Please pull out every line of the material below that contains the word "sitting". Case counts.

☆ ☆ ☆

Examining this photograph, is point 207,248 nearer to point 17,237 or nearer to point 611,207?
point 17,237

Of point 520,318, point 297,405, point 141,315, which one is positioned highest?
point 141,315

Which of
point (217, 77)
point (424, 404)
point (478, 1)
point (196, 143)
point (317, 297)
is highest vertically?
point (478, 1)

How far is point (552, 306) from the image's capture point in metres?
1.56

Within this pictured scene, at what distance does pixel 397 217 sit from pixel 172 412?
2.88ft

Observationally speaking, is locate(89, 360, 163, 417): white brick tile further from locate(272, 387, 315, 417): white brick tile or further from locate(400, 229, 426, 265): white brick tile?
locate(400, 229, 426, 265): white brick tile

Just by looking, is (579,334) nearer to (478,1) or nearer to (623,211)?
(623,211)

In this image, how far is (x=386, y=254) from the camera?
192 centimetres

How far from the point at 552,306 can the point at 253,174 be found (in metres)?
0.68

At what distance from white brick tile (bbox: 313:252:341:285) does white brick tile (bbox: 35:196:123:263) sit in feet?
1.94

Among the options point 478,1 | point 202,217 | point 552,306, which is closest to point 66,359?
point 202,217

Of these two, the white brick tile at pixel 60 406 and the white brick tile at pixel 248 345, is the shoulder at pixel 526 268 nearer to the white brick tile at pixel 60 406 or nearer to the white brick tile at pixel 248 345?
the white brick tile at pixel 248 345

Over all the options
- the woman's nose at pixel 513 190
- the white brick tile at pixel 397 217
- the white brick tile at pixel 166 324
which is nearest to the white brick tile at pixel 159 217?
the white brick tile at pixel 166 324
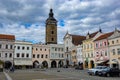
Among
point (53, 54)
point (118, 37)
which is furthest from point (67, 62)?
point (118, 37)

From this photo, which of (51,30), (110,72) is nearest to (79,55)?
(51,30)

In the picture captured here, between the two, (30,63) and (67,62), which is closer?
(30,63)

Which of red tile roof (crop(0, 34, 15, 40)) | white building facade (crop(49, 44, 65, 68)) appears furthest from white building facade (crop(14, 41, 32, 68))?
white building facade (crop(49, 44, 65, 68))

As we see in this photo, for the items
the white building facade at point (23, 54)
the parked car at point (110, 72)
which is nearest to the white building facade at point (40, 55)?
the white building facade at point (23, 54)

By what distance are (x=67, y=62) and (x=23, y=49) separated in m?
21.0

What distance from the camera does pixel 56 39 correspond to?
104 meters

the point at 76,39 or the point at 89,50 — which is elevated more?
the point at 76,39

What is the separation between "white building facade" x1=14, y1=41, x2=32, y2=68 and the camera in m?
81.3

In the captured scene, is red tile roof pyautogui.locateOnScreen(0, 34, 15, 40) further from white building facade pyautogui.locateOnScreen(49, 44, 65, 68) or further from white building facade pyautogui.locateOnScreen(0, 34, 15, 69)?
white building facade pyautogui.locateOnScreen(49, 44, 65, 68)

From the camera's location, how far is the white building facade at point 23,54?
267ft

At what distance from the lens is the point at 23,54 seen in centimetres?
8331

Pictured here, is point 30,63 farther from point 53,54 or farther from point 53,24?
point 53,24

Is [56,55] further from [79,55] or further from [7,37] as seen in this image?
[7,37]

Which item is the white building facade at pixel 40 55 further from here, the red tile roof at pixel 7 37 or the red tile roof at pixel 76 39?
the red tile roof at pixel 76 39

☆ ☆ ☆

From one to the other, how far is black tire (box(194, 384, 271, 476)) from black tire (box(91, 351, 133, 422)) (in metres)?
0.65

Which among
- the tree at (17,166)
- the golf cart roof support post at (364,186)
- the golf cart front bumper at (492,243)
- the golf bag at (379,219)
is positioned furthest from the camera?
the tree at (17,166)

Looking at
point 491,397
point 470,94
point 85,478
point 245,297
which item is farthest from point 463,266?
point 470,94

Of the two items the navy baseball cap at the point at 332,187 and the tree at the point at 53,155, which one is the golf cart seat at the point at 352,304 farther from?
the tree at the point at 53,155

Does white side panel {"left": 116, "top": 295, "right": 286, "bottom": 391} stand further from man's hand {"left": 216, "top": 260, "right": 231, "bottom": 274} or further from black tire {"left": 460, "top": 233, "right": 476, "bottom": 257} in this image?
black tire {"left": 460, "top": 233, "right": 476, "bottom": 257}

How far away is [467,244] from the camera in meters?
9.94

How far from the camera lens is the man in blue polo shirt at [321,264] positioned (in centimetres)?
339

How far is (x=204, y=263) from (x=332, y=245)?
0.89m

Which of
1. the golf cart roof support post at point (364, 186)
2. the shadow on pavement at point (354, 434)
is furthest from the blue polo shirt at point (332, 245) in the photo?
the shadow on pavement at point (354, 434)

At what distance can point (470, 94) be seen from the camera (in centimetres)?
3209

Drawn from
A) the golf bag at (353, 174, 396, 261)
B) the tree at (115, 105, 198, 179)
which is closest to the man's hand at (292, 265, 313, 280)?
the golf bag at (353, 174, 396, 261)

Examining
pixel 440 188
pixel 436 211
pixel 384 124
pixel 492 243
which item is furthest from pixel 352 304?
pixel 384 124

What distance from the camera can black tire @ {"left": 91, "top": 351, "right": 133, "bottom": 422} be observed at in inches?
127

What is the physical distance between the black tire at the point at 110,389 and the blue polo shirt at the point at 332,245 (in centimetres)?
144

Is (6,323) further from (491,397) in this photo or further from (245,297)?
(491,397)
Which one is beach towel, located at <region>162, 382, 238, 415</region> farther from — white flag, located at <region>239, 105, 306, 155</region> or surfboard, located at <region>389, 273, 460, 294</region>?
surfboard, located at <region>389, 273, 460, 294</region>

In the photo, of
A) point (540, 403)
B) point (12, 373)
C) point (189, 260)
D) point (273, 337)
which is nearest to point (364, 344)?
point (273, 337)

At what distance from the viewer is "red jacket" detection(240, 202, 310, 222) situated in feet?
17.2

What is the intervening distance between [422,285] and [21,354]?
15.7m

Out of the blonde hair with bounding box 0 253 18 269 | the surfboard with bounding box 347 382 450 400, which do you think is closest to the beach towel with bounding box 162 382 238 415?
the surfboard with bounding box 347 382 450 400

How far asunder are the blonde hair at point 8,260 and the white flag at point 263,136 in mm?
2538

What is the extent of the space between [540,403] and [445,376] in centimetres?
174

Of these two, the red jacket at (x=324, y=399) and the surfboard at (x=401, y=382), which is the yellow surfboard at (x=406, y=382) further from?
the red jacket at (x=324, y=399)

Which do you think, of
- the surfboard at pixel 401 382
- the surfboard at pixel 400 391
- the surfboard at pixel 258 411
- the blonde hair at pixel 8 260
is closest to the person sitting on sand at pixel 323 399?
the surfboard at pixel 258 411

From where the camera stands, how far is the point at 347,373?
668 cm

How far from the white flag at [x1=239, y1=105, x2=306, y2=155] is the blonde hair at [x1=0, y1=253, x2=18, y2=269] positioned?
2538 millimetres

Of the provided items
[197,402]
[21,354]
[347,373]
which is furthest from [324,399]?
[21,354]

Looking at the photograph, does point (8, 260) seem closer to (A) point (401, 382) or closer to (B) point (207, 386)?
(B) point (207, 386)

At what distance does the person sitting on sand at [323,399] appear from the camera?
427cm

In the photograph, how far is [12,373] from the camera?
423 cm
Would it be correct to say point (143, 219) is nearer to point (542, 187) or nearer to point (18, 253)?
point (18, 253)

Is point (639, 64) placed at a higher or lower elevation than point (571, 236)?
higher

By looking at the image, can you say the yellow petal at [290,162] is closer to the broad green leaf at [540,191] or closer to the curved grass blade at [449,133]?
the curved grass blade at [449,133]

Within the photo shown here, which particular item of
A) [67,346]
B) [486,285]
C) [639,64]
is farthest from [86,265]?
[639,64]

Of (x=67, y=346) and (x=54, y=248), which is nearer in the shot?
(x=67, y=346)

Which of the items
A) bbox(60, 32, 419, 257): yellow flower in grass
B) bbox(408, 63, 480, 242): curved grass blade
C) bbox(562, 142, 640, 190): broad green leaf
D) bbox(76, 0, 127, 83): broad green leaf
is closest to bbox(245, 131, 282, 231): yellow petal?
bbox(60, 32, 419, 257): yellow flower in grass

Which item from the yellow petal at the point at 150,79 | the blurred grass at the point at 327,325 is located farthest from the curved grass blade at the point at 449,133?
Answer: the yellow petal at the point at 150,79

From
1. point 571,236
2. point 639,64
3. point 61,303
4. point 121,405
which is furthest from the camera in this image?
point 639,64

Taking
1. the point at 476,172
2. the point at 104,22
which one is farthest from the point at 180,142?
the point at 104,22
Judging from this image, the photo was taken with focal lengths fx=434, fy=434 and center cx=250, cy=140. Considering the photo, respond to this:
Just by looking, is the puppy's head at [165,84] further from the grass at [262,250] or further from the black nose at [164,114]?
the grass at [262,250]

☆ ☆ ☆

### Task answer
is closest to the person sitting on sand at pixel 323 399?
At what distance does the person sitting on sand at [323,399] appear from the camera?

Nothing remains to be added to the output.